Brano scelto:
○ ○ ○ ○

L'ultima modifica è del 02 dicembre 2010 alle ore 07:39.

Per capire perché i mercati hanno bocciato il piano di assistenza all'Irlanda non bisogna guardare solo al bilancio pubblico del paese, ma soprattutto a quello delle banche. I dati di una recente pubblicazione della Bce ci dicono che per effetto di una crescita forsennata, per colpa anche di una vigilanza compiacente, alla vigilia della crisi il totale delle attività del sistema bancario irlandese era arrivato al 703% del Pil (in Italia siamo a 243) ed era il 581 solo due anni prima; alla fine del 2009, per effetto della diminuzione del prodotto lordo aveva superato l'800 per cento.

Date queste cifre, è evidente che non siamo di fronte a un semplice attacco speculativo, ma a un vero e proprio run, che non richiede fisicamente la corsa dei depositanti agli sportelli: semplicemente i creditori vendono i titoli sul mercato o si rifiutano di rinnovare i prestiti in scadenza.

○ ○ ○ ○

Righe:

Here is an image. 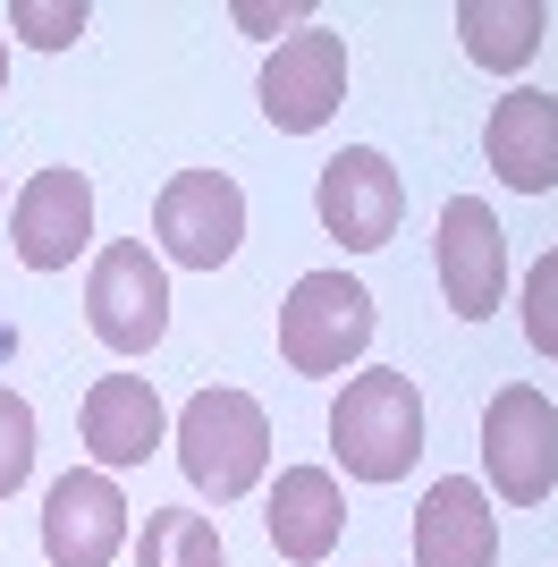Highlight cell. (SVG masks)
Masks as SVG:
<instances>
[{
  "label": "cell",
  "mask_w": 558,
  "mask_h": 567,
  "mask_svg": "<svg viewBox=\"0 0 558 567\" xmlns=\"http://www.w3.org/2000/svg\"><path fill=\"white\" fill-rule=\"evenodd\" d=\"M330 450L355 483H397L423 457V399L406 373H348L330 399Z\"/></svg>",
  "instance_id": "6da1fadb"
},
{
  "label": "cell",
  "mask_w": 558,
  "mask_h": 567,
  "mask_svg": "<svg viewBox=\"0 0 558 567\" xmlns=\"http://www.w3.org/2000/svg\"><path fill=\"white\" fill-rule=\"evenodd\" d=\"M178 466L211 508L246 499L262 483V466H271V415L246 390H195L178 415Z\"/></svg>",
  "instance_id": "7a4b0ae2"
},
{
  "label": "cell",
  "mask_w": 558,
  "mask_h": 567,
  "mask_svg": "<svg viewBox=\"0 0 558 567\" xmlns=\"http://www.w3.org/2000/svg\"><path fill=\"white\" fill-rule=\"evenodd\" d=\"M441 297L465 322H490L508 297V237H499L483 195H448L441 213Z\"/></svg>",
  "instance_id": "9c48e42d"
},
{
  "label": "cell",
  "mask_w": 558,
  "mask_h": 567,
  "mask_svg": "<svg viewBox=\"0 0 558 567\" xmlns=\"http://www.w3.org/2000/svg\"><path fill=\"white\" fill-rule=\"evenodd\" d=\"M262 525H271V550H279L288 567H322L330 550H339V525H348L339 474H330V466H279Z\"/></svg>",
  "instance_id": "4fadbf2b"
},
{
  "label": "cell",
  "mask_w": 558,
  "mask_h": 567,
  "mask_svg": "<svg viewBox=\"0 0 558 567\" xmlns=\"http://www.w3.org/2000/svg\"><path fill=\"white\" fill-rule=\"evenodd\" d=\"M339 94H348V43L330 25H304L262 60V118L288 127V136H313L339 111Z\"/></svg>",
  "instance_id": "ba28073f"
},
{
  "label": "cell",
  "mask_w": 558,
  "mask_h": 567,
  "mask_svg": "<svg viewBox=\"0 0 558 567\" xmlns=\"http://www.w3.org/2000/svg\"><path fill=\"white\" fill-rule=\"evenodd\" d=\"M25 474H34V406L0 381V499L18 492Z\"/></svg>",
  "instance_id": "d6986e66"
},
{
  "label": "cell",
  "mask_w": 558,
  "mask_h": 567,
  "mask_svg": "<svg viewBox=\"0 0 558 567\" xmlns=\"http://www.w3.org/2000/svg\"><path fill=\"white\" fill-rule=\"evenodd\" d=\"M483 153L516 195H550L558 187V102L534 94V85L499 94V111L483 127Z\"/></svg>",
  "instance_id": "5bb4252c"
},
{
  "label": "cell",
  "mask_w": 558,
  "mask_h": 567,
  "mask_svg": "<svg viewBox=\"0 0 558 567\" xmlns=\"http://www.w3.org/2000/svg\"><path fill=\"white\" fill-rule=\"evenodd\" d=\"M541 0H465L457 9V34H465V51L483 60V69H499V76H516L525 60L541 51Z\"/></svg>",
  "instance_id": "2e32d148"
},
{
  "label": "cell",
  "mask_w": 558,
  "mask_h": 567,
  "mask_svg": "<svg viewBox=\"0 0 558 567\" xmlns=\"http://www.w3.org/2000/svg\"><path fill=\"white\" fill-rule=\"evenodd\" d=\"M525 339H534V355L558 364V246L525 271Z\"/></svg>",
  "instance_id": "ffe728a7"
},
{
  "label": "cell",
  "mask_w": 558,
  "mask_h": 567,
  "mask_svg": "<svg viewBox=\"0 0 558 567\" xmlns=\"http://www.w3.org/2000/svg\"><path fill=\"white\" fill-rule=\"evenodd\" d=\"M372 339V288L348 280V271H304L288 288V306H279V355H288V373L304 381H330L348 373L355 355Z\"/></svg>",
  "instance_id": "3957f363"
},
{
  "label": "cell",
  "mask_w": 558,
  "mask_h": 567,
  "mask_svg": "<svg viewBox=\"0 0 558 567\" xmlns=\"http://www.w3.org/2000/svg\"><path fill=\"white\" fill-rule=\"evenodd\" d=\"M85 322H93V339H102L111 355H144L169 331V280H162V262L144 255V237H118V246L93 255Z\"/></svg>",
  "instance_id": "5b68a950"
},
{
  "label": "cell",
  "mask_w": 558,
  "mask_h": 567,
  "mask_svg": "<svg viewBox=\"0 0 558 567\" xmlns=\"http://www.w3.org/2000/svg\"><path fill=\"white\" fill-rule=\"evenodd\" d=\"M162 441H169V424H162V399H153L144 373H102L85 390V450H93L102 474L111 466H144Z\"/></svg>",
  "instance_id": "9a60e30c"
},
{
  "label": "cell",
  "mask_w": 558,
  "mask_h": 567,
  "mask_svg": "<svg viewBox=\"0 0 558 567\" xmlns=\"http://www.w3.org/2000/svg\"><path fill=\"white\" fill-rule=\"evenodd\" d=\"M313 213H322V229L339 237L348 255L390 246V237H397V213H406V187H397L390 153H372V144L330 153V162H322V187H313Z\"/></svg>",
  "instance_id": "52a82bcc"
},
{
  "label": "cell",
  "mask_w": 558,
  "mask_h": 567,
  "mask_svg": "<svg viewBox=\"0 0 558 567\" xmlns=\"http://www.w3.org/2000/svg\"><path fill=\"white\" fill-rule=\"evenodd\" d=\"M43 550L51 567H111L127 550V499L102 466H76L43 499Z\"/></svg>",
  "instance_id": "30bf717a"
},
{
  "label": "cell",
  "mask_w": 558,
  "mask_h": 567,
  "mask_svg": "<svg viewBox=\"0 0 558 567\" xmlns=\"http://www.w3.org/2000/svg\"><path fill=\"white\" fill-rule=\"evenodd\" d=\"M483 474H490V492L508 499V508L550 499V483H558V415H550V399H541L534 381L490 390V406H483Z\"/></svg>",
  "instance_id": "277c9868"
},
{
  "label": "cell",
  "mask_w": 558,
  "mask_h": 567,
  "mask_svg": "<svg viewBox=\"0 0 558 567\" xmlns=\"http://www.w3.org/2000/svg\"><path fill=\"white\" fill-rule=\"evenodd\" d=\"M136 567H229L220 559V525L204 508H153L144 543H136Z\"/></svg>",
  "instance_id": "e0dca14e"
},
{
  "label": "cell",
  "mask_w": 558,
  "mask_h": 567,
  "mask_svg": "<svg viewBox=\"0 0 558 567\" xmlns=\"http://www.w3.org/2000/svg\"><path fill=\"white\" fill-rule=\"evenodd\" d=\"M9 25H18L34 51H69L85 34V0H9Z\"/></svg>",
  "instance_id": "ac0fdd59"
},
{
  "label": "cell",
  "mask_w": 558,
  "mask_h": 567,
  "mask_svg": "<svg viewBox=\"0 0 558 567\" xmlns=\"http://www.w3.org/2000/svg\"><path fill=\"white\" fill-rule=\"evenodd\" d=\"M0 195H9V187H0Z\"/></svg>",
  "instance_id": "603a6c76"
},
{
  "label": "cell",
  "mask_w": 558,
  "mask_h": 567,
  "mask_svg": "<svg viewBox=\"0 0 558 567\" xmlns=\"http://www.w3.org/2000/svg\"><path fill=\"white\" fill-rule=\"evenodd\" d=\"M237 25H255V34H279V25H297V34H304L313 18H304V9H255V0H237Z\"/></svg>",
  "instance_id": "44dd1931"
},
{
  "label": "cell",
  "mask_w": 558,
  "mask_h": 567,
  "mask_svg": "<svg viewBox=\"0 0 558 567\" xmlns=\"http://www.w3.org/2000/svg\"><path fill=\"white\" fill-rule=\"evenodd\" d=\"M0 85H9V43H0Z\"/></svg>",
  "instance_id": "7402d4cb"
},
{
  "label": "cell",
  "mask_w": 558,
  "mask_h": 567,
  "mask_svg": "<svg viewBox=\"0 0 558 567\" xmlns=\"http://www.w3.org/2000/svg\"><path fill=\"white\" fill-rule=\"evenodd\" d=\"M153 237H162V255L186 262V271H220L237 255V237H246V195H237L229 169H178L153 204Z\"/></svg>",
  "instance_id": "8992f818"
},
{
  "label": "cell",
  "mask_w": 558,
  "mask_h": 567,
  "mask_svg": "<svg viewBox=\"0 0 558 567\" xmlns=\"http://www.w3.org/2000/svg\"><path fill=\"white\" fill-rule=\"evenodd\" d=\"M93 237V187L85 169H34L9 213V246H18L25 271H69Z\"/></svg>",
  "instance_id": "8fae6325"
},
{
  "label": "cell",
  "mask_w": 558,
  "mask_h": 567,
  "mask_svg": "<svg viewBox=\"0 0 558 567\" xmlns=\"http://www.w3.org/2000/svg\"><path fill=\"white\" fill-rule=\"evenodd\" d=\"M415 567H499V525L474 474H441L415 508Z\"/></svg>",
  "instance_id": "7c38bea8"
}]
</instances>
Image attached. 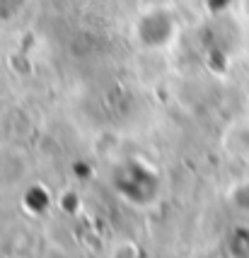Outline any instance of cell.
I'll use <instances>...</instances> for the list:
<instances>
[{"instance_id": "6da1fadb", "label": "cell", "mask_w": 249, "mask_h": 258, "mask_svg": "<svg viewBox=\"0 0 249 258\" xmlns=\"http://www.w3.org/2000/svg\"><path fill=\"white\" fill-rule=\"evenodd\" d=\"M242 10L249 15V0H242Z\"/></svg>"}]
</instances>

○ ○ ○ ○

Nel brano sulle banche irlandesi, puoi riscrivere il testo da "Date queste cifre, è" a "prestiti in scadenza." sostituendo "attacco speculativo" con "assalto speculativo"?

Date queste cifre, è evidente che non siamo di fronte a un semplice assalto speculativo, ma a un vero e proprio run, che non richiede fisicamente la corsa dei depositanti agli sportelli: semplicemente i creditori vendono i titoli sul mercato o si rifiutano di rinnovare i prestiti in scadenza.